RRD-induced rectal hypersensitivity seems to be reliable marker for IBS, and CRF may contribute to this response. FAPS patients may have hyposensitivity to non-noxious physiological distention, suggesting FAPS has different pathogenesis from IBS.
应激引起的内脏敏感性升高可能在肠易激综合征(IBS)的发病机制中起重要作用,但在功能性腹痛综合征(FAPS)中不起作用。我们检查了这些患者的直肠感觉。

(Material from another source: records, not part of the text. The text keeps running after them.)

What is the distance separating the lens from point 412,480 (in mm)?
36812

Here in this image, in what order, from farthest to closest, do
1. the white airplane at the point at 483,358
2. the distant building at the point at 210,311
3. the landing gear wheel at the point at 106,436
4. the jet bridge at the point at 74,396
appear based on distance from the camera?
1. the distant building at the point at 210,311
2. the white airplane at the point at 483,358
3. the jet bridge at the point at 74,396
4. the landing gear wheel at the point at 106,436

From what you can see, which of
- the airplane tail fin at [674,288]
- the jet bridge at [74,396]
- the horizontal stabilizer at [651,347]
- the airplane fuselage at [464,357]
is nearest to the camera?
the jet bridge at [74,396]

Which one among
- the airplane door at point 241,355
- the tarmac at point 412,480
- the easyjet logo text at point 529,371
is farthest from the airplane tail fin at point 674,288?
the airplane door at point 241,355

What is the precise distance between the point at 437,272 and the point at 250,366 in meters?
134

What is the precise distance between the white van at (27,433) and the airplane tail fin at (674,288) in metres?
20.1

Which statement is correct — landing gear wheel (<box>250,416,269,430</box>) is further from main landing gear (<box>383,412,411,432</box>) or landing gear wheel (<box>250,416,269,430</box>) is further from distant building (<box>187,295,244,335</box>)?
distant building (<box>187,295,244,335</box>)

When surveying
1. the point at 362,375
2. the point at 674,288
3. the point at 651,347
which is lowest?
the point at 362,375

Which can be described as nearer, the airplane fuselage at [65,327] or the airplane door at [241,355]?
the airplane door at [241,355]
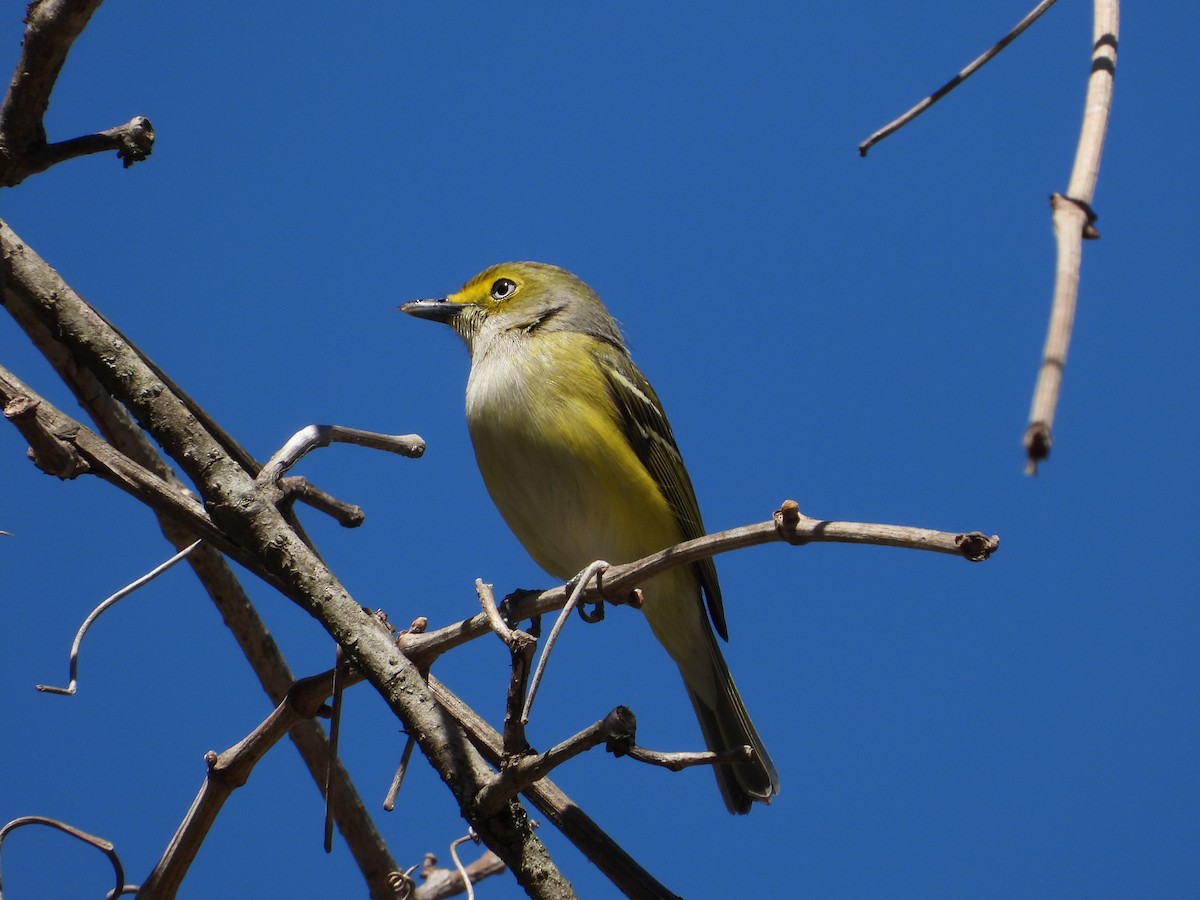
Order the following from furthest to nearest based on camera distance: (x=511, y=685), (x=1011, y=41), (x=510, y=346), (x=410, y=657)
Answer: (x=510, y=346)
(x=410, y=657)
(x=511, y=685)
(x=1011, y=41)

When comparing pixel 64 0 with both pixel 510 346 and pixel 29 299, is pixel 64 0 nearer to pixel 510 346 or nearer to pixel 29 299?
pixel 29 299

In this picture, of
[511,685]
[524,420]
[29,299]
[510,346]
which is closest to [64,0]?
[29,299]

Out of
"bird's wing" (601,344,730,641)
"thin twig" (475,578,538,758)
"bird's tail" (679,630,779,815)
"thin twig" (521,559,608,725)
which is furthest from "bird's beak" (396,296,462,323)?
"thin twig" (475,578,538,758)

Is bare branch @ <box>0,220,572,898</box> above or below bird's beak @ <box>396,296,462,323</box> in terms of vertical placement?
below

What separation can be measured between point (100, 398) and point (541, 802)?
5.73ft

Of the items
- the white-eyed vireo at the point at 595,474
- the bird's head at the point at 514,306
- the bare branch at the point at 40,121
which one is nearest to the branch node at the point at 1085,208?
the bare branch at the point at 40,121

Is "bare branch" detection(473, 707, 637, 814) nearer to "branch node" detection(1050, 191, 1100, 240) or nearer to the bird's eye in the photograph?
"branch node" detection(1050, 191, 1100, 240)

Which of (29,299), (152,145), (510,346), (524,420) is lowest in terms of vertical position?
(29,299)

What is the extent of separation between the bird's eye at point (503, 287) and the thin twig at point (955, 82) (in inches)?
152

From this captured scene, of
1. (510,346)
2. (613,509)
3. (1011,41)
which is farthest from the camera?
(510,346)

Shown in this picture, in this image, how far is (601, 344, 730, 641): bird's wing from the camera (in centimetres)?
480

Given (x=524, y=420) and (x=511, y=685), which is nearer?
(x=511, y=685)

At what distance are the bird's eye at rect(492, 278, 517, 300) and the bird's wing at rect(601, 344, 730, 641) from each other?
66 centimetres

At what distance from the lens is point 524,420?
4.47 meters
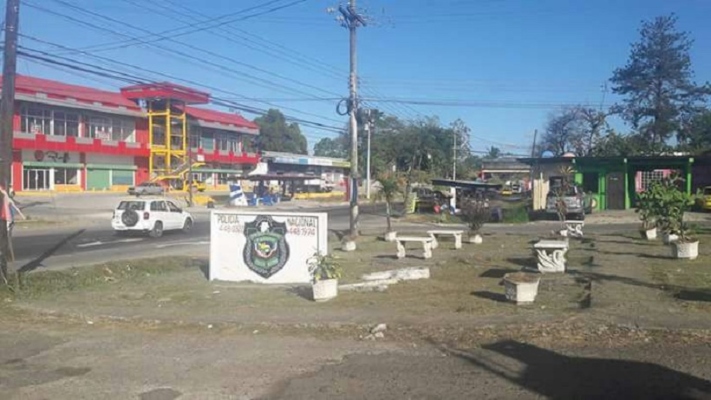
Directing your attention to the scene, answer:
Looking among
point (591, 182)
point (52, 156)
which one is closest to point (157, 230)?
point (591, 182)

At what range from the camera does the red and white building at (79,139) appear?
58.3 metres

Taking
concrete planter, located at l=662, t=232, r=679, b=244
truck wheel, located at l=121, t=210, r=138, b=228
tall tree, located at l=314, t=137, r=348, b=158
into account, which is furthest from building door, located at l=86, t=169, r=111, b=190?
tall tree, located at l=314, t=137, r=348, b=158

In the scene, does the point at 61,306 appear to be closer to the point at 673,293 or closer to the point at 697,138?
the point at 673,293

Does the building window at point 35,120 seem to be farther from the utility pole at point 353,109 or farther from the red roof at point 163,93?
the utility pole at point 353,109

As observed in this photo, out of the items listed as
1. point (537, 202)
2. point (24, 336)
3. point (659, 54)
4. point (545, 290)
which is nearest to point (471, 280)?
point (545, 290)

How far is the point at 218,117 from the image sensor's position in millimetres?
86312

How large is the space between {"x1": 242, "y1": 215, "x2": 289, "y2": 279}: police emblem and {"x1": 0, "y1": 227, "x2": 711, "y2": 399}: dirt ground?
85cm

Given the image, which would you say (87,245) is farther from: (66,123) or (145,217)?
(66,123)

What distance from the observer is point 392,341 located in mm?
8320

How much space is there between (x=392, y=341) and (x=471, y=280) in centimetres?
588

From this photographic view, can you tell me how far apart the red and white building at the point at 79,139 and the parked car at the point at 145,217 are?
29.5m

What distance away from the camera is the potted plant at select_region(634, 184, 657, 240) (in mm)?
19266

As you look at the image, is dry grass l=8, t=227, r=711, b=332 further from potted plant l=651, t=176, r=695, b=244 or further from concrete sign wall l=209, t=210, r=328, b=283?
potted plant l=651, t=176, r=695, b=244

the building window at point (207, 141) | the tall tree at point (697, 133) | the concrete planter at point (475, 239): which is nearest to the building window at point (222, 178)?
the building window at point (207, 141)
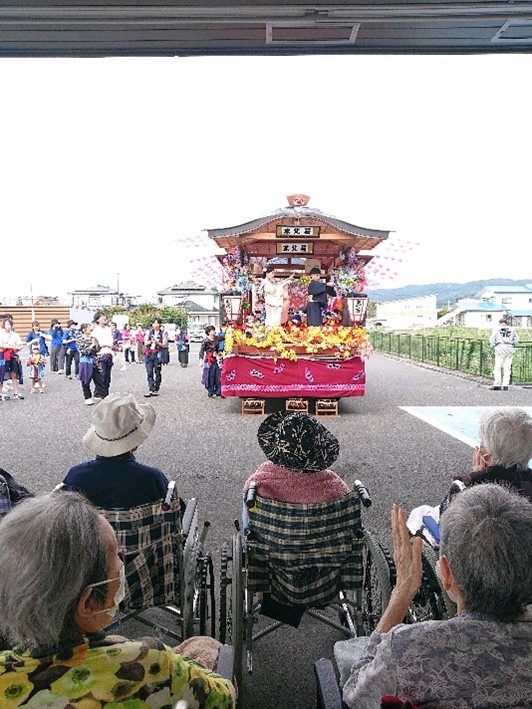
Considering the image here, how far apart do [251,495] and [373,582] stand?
62 centimetres

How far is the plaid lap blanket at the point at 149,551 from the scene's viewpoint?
79.1 inches

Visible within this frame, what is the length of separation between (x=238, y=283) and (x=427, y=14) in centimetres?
734

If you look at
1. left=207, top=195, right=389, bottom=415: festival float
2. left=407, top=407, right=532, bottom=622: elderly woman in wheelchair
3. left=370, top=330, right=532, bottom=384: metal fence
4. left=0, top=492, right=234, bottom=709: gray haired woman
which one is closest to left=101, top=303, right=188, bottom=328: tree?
left=370, top=330, right=532, bottom=384: metal fence

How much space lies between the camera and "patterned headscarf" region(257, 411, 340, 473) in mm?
2131

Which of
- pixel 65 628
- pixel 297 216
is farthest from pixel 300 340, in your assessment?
pixel 65 628

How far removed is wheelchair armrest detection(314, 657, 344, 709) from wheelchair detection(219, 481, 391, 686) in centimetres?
68

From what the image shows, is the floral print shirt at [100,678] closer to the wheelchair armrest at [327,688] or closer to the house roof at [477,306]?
the wheelchair armrest at [327,688]

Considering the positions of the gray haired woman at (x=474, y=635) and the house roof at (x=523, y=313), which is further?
the house roof at (x=523, y=313)

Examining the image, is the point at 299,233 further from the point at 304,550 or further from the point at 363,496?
the point at 304,550

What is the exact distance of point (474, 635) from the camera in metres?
1.12

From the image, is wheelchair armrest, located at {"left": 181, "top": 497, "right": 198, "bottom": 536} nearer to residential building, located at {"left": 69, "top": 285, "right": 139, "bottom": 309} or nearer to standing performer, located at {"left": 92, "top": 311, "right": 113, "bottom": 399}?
standing performer, located at {"left": 92, "top": 311, "right": 113, "bottom": 399}

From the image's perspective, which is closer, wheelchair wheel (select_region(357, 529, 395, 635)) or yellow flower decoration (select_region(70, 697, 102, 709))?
yellow flower decoration (select_region(70, 697, 102, 709))

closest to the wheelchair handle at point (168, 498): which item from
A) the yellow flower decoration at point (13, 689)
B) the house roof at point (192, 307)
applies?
the yellow flower decoration at point (13, 689)

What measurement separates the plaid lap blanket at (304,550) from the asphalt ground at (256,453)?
36cm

实验 1:使用直肠测压仪,在重复直肠痛觉扩张(RRD)前后通过斜坡扩张评估疼痛(PT)和最大耐受阈值。实验 2,在基础状态下测量 PT,然后静脉注射 CRF(100μg)或载体,同时或不进行 RRD。实验 3:在生理范围内随机加载三个相的扩张。要求受试者在参考主观感觉强度的情况下用视觉模拟量表(VAS)标记。
实验 1:与 FAPS 相比,大多数 IBS 患者在 RRD 前表现出直肠高敏感。然而,所有 IBS 患者在 RRD 后都出现了高敏感,而 FAPS 患者则没有。RRD 显著降低了 IBS 患者的两种阈值(n=7),但对对照组(n=14)和 FAPS 患者(n=6)没有影响。实验 2:RRD 在安慰剂组(n=6)中未改变 PT,但在 CRF 治疗组(n=5)中显著降低。另一方面,无 RRD 的 CRF(n=5)或载体(n=5)未改变 PT。实验 3:与对照组(n=14)相比,IBS 患者(n=7)的 VAS 评分增加,但 FAPS 患者(n=6)显著降低。
RRD 诱导的直肠高敏似乎是 IBS 的可靠标志物,而 CRF 可能对此反应有贡献。FAPS 患者对非伤害性生理扩张可能低敏,提示 FAPS 的发病机制与 IBS 不同。